# SET PROBLEM 1:
In the forum thread about the Chevy's new look, how much total lift did the truck end up with after the lift and tires were installed?
# SET PROBLEM 2:
Copy the forum thread about the Chevy's new look word for word, from "## DSL_PWR (Jul" to "the bed up.".

# Chevy new look



## NitroNX898 (Apr 7, 2009)

After a post I did a few weeks ago about what size tires to put on my boys chevy and with the help of y'all. I got the 3.5" lift on today and put a set of 35-12.5-18 tires and wheels. It looks great now and I appriciate all the help you guys gave me.

Before


----------



## NitroNX898 (Apr 7, 2009)

During, half way there


----------



## NitroNX898 (Apr 7, 2009)

And finally after
With tires and lift, I ended up with 6" of total lift. What y'all think

View attachment 1799705


----------



## NitroNX898 (Apr 7, 2009)




----------



## DSL_PWR (Jul 22, 2009)

Get ready to trim the front fender and the rear portion of the fender well as you will have rubbing. With those tires you need to be careful or you will rip something off the front end of your truck. Also you might want to consider getting a bigger block for the rear otherwise you might have clearance issues should you decide to load the bed up.

# SUPPLIED MATERIAL:

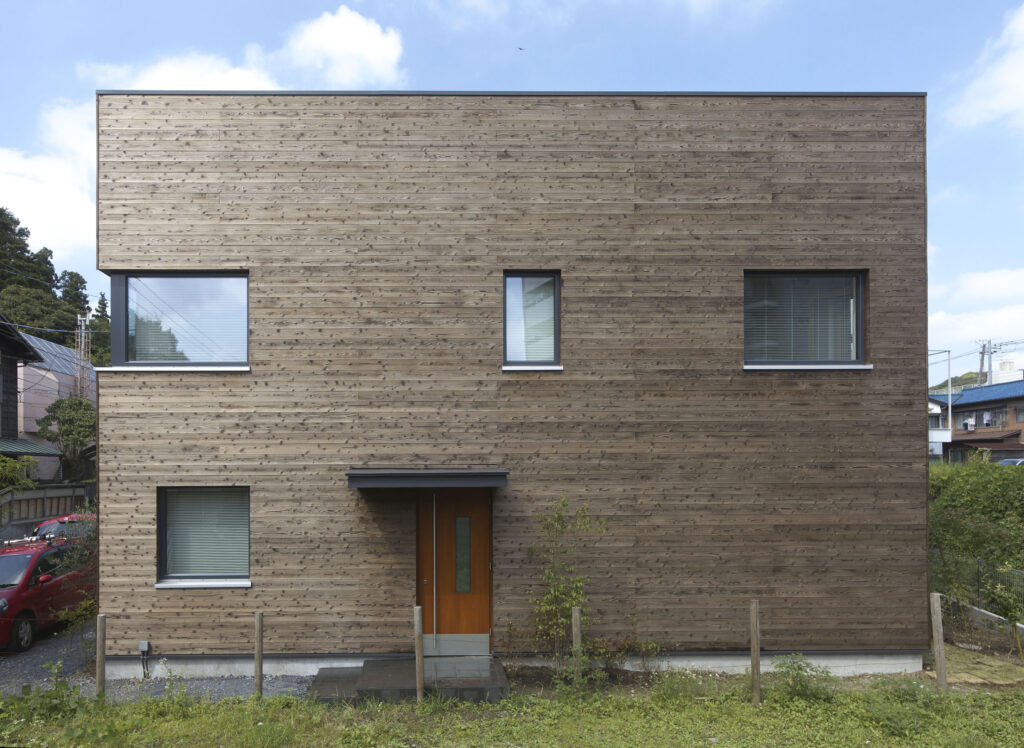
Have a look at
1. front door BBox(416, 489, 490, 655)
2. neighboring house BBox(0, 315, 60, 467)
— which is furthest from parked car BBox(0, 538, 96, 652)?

# FINAL ANSWER 1:
It ended up with 6 inches of total lift.

# FINAL ANSWER 2:
## DSL_PWR (Jul 22, 2009)

Get ready to trim the front fender and the rear portion of the fender well as you will have rubbing. With those tires you need to be careful or you will rip something off the front end of your truck. Also you might want to consider getting a bigger block for the rear otherwise you might have clearance issues should you decide to load the bed up.